在本研究中,肺炎支原体感染和细菌感染的PE患儿的人数是相同的,国内有研究显示细菌是儿童PE的主要病原体[11-12],但也有研究认为主要病原是肺炎支原体[13-15],因此肺炎支原体感染不容忽视。肺炎支原体感染是中国PPE的主要病原体之一,而欧美发达国家PPE中,肺炎支原体感染率并不高[3-4,16],但近年来也呈上升趋势[17-19]。本研究中细菌感染的主要病原菌是肺炎链球菌,这与国外的研究相似[3-4,16]。目前肺炎球菌仍是儿童PPE的首位病原菌,但中国目前并未将肺炎球菌疫苗纳入计划免疫,接种率与发达国家差距较大,国外研究显示肺炎球菌疫苗接种后,肺炎引起的PE和脓胸的发生率下降了48%~76%[20-22];中国台湾地区于2013年开始大力推行肺炎球菌疫苗的接种后,肺炎球菌所致的肺炎和并发PE及脓胸的病例急剧减少,2~5岁的儿童中最为明显[11,23]。但在国外,近年来PPE的发病率也出现了反弹的趋势,这可能与肺炎球菌疫苗未覆盖到一些特殊的血清型和肺炎球菌菌株的变异有关,其中中国台湾地区可见13、15血清型,欧美地区则显示有1、3、8、9N、12F、33F及19A等血清型[11,24-27],这对疫苗的研发与更新也提出了一定的挑战。所以儿童时期接种肺炎球菌疫苗是有必要的,能有效预防肺炎及PPE。
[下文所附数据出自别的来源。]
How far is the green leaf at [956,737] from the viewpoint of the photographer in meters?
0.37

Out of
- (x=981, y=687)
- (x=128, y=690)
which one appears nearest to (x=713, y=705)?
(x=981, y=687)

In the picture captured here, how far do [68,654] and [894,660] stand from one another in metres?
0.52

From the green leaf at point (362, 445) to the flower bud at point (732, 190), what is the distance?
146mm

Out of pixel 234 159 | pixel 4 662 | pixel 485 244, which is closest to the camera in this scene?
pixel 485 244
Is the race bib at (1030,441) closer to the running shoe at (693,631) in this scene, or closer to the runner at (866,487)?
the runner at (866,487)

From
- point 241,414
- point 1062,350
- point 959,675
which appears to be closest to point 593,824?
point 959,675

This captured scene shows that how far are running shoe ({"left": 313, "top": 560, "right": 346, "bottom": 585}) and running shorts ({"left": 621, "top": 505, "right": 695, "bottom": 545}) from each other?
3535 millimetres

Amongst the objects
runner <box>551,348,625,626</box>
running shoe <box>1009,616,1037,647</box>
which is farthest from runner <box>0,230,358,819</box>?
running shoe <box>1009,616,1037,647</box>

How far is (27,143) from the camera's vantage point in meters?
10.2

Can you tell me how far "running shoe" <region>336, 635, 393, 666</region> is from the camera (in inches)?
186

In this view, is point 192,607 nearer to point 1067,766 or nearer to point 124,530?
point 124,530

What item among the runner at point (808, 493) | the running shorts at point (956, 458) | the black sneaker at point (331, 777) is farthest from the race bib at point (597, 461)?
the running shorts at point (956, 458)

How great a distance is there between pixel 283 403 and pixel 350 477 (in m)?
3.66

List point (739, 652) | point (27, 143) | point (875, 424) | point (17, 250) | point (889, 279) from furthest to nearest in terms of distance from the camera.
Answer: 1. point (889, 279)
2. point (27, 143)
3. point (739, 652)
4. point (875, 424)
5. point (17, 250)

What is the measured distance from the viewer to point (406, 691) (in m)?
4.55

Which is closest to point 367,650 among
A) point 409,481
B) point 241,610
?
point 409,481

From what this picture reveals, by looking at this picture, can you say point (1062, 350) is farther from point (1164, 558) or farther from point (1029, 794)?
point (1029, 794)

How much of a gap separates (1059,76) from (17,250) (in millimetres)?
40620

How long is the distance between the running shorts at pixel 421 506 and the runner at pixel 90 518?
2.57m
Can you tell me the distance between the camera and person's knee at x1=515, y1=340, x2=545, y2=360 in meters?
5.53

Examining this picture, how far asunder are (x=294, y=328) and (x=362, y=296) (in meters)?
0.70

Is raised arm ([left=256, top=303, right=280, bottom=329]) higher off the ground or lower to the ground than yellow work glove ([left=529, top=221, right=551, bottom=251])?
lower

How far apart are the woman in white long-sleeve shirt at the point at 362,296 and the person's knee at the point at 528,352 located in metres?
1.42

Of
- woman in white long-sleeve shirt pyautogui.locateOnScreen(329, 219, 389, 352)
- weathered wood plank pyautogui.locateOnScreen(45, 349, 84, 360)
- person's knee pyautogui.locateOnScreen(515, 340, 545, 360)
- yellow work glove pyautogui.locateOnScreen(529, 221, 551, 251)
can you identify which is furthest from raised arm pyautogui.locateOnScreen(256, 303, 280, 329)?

本研究发现细菌感染常见于3岁以下的儿童,结核杆菌感染则多见于7岁以上年龄较大的儿童,所以PE病原谱有一定的年龄特点,对于治疗有一定的指导意义;结核杆菌感染易导致单侧中到大量的积液,其他感染性PE以双侧少到中量积液多见,PE的部位和程度对病因的诊断也有一定的帮助。
综上所述,PPE仍是儿童PE的主要原因,尤其是细菌(肺炎链球菌)及肺炎支原体的感染;年龄小的患儿以细菌感染多见,年龄较大以结核杆菌感染多见;当发现有PE时,应通过年龄、症状、体征及影像学的表现对患儿及时进行经验性的治疗,并进一步完善更有针对性的检查,实现早诊断、早治疗及早恢复的目标。